Photographs from Mécanisme de la physionomie humaine, a 19th-century work on facial expressions by French neurologist Duchenne de Boulogne
One of the most complex and finely-tuned ways of communicating emotion in humans are facial expressions. Social psychologist Eva Krumhuber fills us in on the latest research and takes us from the Oscars to the quest to create ever more realistic robots.
One of the most extraordinary aspects of human life is the ability to express emotions. As a social species, we have developed rich capacities to interact with each other. From our earliest age, social relationships dominate our lives and contribute to making us who we are. Ingrained with the need for social connection, emotions help us to communicate with others, judge their intentions and navigate our behavioural responses. What seems like an effortless skill involves a range of complex and relational processes. A particularly intricate aspect of human communication is its dynamic nature: rather than being like a single snapshot, emotional expressions are fleeting — we cannot press a ‘Pause’ button to halt another’s emotional expression, or indeed our own.
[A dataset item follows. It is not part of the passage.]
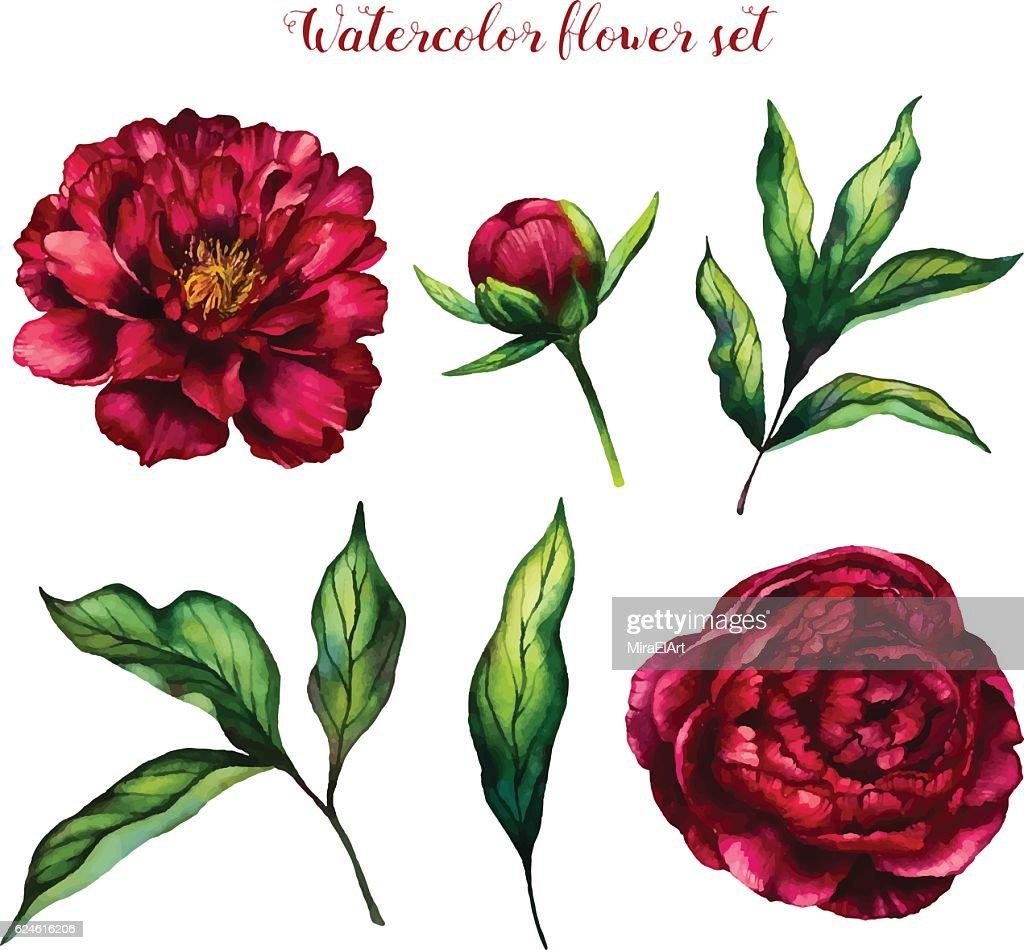 Watercolor flower set of peonies and leaves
Unfortunately, this temporal quality of facial displays has been frequently overlooked in emotion research, most of which has relied on the use of still images or photographs. Such stimuli often consist of actors portraying high-intensity emotions based on pre-defined and stereotypical patterns of facial actions, commonly including the basic six emotions: happiness, anger, fear, sadness, disgust and surprise. While these static prototypes are well recognised due to their simplified nature, they hardly ever occur in real life — this approach is about what the person is perceived to be expressing, rather than what we think the person is really feeling at that moment.
The latter aspect is particularly intriguing. Is it possible to recognise an expression and yet have the impression that the person is feeling something different? Take the smile: the curved line of a mouth is universally perceived as a happy expression. Yet we all know that not all smiles are happy. In an attempt to distinguish between ‘genuine’ and ‘false’ smiles, work has predominantly focused on morphological features of the face. The most well-known of these is the Duchenne marker, indicated by a crinkling of the skin around the eyes and is said to accompany or constitute a genuine smile. When presented with a static image of such a smile, we tend to perceive it as expressing a felt positive emotion. However, could this impression change when dynamic information is added?
An example from Hollywood might prove valuable. At the Oscars ceremony in 2003, one of the favourites for the award of best director was Martin Scorsese for his epic drama Gangs of New York. But when Roman Polanski was announced as the winner of the award, Scorsese’s response was that of great disappointment, before he realised the camera was back on him and he immediately resumed a smile [hover to see gif]. One could debate whether his smile is a Duchenne smile; it seems improbable that happiness would have been high on his list of priorities! And the speed with which his ‘smile’ unfolds simply looks too quick to reflect genuine enjoyment of his rival’s success. This raises the following question: does dynamic information contribute to the interpretation of an emotional expression?
Determined to find out, I created video clips of smile expressions that systematically differed in their onset, apex and offset duration. When I showed them to people and asked them to rate how genuine they thought the smiles were, their ratings systematically varied with the ‘dynamic trajectory’ of the smiles. Specifically, smiles that unfolded quickly (that is, those with a short onset) and disappeared abruptly (those with a short offset) made the target’s smile appear less authentic and less believable. This also led people to assign lower ratings to the target’s dispositions, such as their trustworthiness, attractiveness and flirtatiousness.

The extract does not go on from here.